4. Pour apprécier la cohérence exigée au sein du PLU entre le règlement et le projet d'aménagement et de développement durables (PADD), il appartient au juge administratif de rechercher, dans le cadre d'une analyse globale le conduisant à se placer à l'échelle du territoire couvert par le document d'urbanisme, si le règlement ne contrarie pas les orientations générales et objectifs que les auteurs du document ont définis dans le PADD, compte tenu de leur degré de précision. Par suite, l'inadéquation d'une disposition du règlement du PLU à une orientation ou à un objectif du PADD ne suffit pas nécessairement, compte tenu de l'existence d'autres orientations ou objectifs au sein de ce projet, à caractériser une incohérence entre ce règlement et ce projet.
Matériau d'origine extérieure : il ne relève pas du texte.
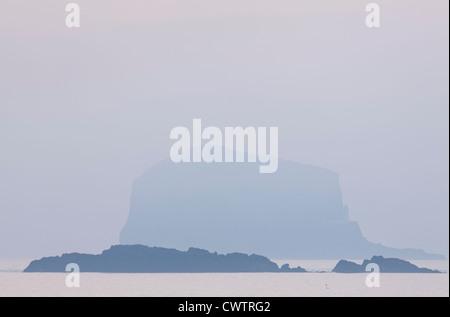 Bass Rock near North Berwick, East Lothian, Scotland. - Stock Photo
5. Il ressort des pièces du dossier que la parcelle cadastrée section BM n° 172 en litige, non bâtie, d'une superficie de 2,6 hectares, se situe à l'ouest de l'avenue de Sylvanès. A l'est, de l'autre côté de cette avenue, se trouve un secteur classé en zone UC, situé en continuité du centre-ville. La parcelle est également bordée, au nord-ouest, par une zone d'habitat résidentiel classé en zone UD, et, au sud-est, par un secteur classé UC, comprenant notamment un établissement scolaire. Si cette parcelle, dont il n'est pas contesté qu'elle est à l'état de prairie, s'ouvre, à l'ouest, sur un vaste espace agricole dont elle n'est séparée par aucune coupure naturelle ou artificielle, l'orientation n° 1 du PADD " Développer le ville en cohérence avec ses capacités ", dans son point D " Organiser la ville autour de polarités urbaines " identifie le secteur dans laquelle elle s'implante comme une centralité à créer sur l'avenue de Sylvanès " bénéficiant notamment au collège et aux besoins des quartiers ouest de la ville ", ayant vocation à accueillir " des commerces et services de proximité, des équipements ainsi que des espaces publics d'envergure d'intérêt de quartiers ". Le secteur d'implantation de cette parcelle a également pour vocation d'accueillir des activités économiques liées à la plaisance et aux loisirs dans le cadre de l'orientation n° 2 du PADD " Renforcer la façade loisirs " et l'accueil de surfaces commerciales supplémentaires de manière à " favoriser un rééquilibrage est-ouest de l'offre à l'échelle de la commune ", dans le cadre de l'orientation n° 3 " Faciliter la diversification du tissu économique berrois ", point E " Conforter l'équipement commercial et limiter son évasion ". Si cette parcelle figure, en partie, dans la trame agricole à préserver de la carte associée à l'orientation n° 5 " Préserver et valoriser la qualité du cadre de vie ", cette même orientation rappelle, au point B " Limiter la consommation des ressources naturelles du territoire " que deux secteurs situés de part et d'autre de l'avenue de Sylvanès participeront à l'objectif d'accueil futur d'activités économiques sur le territoire communal, représentant environ 17 hectares. Dans ces conditions, M. E, M. A et M. B sont fondés à soutenir que le classement en zone Ap de la parcelle BM 172 est incohérent avec les orientations combinées du PADD de la commune de Berre-l'Etang, qui impliquent, au moins partiellement, une urbanisation du secteur.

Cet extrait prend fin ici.